## Objective
Scan the records for the line containing "Is it accurate"; extract it and all later lines, verbatim, through the end, and nothing before it.

Start of Dataset entries

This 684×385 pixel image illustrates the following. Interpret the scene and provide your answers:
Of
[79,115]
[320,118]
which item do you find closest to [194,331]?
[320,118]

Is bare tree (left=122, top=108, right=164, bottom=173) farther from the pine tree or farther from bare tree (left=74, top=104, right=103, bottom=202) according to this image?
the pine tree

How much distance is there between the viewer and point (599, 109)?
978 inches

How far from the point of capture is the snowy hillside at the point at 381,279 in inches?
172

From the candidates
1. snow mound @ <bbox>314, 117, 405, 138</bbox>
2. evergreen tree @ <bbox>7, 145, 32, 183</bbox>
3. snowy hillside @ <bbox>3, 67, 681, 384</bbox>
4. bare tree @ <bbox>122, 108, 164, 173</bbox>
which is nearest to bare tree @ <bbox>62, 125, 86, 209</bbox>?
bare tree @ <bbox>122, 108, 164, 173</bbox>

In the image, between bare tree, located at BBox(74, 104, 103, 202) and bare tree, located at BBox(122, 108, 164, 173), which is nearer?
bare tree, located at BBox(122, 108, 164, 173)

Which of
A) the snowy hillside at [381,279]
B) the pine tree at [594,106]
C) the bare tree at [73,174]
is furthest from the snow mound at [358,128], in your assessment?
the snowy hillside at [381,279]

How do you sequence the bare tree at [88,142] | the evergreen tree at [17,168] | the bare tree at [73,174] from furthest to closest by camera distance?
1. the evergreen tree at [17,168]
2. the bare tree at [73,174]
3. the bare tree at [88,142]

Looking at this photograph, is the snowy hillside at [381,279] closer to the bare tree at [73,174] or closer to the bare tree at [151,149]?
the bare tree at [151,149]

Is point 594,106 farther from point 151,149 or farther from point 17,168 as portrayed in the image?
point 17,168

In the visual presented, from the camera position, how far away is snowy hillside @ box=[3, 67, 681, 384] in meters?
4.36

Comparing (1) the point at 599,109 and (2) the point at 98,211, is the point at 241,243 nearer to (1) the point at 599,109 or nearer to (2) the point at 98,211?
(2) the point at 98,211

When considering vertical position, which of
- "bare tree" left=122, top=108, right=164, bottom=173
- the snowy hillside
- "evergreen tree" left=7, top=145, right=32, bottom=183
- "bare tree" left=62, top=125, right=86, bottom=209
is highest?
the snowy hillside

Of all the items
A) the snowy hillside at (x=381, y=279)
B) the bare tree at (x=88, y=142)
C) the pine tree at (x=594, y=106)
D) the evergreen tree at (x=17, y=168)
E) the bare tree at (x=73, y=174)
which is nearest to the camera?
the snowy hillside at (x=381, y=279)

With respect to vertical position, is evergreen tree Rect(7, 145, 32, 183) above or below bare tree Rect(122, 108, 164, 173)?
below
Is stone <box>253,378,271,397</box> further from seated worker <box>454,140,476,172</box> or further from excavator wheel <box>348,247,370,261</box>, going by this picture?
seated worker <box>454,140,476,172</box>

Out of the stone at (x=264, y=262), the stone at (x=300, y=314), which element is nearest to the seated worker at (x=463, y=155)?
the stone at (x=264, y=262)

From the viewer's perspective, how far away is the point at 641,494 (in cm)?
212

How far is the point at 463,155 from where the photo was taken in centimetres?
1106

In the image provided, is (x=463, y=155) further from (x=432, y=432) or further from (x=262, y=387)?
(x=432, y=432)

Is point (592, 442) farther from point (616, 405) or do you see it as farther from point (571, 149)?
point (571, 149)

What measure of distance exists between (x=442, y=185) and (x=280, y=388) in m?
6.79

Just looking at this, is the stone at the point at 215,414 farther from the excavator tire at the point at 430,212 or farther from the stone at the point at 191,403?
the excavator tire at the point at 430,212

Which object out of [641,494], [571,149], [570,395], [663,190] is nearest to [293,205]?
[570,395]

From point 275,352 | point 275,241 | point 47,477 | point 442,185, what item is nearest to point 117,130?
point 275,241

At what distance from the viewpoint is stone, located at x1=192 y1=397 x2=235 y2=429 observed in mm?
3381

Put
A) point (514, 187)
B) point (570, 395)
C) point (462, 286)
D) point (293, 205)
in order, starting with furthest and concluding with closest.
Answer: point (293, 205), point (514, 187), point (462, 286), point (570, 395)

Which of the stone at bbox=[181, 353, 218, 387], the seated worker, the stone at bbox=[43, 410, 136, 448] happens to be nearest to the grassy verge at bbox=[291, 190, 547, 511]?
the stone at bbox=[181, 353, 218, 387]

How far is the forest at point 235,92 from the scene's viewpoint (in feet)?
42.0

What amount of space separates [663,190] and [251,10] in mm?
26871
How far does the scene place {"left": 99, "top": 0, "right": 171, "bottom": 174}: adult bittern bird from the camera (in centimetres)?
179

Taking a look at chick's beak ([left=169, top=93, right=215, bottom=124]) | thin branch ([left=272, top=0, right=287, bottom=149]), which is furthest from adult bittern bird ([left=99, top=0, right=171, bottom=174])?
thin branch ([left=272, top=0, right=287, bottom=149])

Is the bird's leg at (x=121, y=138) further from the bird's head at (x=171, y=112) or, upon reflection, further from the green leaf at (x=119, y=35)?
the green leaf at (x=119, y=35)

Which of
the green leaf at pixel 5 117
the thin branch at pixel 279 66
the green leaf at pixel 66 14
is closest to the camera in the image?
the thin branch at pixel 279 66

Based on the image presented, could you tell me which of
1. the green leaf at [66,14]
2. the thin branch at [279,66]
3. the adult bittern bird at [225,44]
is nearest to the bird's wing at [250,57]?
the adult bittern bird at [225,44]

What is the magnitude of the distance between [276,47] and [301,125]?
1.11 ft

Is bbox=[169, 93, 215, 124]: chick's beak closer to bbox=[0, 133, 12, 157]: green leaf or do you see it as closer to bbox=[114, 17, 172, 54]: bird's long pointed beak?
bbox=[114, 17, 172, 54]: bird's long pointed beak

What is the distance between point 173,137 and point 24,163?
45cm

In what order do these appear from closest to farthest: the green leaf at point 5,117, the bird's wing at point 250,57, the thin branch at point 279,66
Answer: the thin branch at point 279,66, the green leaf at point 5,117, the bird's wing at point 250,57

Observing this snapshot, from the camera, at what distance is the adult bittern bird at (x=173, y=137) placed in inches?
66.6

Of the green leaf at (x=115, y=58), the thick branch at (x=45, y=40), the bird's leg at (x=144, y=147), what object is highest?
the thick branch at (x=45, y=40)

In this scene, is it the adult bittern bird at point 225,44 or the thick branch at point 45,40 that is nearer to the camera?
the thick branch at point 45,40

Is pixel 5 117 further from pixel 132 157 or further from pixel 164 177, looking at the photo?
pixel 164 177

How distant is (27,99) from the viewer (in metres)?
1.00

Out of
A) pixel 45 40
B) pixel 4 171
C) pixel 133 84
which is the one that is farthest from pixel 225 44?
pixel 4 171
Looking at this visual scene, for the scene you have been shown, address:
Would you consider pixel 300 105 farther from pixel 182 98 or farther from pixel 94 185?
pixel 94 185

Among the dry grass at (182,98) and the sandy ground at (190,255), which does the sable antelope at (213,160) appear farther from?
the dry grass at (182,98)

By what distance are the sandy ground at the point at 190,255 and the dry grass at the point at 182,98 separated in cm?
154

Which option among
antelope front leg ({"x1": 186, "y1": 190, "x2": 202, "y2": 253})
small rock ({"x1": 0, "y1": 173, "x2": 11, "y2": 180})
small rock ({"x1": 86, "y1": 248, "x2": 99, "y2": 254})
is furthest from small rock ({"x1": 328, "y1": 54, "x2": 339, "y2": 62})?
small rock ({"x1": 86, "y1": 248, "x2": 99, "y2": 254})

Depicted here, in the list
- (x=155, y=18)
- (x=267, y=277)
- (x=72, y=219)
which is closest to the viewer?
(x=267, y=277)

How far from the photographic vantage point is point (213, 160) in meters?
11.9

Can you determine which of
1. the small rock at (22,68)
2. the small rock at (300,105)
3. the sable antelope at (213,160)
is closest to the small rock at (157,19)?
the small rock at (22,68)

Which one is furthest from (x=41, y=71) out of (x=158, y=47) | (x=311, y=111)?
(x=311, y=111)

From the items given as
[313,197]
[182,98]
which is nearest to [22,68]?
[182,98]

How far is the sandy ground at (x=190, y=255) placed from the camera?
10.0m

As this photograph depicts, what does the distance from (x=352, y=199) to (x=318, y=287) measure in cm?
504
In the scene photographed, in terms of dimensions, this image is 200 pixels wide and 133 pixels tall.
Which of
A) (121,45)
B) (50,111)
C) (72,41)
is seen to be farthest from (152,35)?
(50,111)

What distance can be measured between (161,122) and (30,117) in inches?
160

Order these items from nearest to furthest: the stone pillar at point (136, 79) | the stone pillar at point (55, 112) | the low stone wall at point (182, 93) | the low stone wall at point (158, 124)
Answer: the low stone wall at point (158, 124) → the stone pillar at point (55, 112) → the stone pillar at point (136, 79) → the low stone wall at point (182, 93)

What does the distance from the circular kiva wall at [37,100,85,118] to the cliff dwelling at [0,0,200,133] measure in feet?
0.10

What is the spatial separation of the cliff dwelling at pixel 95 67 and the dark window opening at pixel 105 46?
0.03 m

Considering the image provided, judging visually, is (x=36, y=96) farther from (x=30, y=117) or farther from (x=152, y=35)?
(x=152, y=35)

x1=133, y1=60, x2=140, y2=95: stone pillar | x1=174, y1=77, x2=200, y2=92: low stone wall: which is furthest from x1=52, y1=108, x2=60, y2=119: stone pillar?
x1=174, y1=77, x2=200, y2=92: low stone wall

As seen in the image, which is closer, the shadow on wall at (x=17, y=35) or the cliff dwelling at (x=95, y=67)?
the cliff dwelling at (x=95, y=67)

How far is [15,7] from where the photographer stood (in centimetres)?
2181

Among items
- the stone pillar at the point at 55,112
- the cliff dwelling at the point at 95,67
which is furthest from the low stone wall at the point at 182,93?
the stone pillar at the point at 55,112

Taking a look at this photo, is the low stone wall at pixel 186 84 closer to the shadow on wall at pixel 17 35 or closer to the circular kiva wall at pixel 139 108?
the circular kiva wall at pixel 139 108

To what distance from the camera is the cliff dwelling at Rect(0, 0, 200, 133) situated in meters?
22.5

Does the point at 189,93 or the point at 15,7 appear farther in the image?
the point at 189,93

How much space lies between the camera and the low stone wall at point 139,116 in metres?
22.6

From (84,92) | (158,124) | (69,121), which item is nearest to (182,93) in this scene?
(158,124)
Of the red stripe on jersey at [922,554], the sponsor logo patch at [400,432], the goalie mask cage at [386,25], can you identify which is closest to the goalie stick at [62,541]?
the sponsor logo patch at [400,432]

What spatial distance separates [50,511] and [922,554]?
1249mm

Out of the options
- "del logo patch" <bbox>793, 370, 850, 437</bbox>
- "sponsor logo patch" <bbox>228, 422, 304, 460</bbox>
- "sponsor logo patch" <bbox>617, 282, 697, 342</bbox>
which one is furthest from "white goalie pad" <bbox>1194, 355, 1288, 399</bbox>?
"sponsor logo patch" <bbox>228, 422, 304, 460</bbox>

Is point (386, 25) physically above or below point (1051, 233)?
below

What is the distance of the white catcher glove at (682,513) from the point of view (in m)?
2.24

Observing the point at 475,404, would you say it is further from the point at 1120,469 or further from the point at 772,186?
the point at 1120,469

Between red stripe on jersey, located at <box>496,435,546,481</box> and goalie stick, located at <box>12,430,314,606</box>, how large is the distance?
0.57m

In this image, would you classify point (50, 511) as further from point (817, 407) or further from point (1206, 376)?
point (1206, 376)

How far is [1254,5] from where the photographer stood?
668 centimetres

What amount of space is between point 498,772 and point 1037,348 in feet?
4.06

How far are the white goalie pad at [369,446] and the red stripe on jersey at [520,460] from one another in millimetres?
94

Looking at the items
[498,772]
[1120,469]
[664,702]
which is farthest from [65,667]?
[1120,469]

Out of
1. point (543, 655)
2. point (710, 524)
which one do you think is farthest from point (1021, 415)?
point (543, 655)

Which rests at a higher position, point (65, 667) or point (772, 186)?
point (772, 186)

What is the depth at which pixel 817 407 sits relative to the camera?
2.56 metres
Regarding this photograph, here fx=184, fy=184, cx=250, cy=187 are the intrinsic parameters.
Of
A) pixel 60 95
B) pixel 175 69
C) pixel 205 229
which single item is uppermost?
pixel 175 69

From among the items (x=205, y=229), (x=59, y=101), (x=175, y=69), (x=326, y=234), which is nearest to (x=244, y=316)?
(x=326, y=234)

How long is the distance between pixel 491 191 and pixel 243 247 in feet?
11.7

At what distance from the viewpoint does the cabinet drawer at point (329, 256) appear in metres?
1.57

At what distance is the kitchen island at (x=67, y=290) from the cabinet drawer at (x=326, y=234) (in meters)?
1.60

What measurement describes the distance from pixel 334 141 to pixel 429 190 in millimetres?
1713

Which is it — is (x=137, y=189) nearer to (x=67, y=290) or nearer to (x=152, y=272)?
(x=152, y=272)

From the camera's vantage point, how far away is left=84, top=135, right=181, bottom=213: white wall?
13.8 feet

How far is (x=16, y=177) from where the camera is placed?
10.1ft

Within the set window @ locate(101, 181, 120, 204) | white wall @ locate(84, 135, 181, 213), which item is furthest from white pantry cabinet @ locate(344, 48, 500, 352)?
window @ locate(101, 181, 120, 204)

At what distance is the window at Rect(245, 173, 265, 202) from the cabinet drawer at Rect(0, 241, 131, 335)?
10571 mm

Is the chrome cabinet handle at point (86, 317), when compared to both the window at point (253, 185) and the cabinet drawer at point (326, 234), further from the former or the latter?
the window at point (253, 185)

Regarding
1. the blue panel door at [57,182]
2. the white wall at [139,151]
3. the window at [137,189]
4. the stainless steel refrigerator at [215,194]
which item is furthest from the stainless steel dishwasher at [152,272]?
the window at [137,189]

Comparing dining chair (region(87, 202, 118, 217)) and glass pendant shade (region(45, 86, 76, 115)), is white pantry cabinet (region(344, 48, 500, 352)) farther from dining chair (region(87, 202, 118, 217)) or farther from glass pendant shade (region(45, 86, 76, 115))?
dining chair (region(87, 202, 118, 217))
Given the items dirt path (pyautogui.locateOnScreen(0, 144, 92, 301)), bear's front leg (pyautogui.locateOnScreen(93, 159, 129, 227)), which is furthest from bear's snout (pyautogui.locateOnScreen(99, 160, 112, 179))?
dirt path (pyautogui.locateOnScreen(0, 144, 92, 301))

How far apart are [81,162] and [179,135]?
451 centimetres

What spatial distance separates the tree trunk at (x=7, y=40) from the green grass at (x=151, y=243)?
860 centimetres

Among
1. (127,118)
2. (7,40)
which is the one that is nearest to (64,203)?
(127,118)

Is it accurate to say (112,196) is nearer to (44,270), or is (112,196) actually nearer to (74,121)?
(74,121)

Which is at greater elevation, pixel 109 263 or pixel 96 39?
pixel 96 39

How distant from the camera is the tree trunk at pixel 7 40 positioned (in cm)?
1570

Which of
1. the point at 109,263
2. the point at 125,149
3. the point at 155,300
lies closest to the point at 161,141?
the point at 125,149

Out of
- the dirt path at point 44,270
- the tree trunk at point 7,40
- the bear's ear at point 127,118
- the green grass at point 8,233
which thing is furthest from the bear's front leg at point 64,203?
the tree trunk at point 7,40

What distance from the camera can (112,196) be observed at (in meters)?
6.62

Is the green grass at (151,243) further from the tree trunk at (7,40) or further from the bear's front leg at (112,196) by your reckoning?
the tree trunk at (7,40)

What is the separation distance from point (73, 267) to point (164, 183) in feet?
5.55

End of Dataset entries

## Task solution
Is it accurate to say (112,196) is nearer to (44,270), or is (112,196) actually nearer to (74,121)?
(74,121)

Which is at greater elevation, pixel 109 263 or pixel 96 39?
pixel 96 39

How distant from the camera is the tree trunk at pixel 7 40 positioned (in cm)?
1570

Which of
1. the point at 109,263
2. the point at 125,149
3. the point at 155,300
lies closest to the point at 161,141?
the point at 125,149

Out of
- the dirt path at point 44,270
- the tree trunk at point 7,40
- the bear's ear at point 127,118
- the green grass at point 8,233
which thing is furthest from the bear's front leg at point 64,203?
the tree trunk at point 7,40

What distance from the camera can (112,196) be observed at (in meters)?
6.62

Is the green grass at (151,243) further from the tree trunk at (7,40) or further from the bear's front leg at (112,196) by your reckoning?
the tree trunk at (7,40)

What is the separation distance from point (73, 267) to point (164, 183) in feet?
5.55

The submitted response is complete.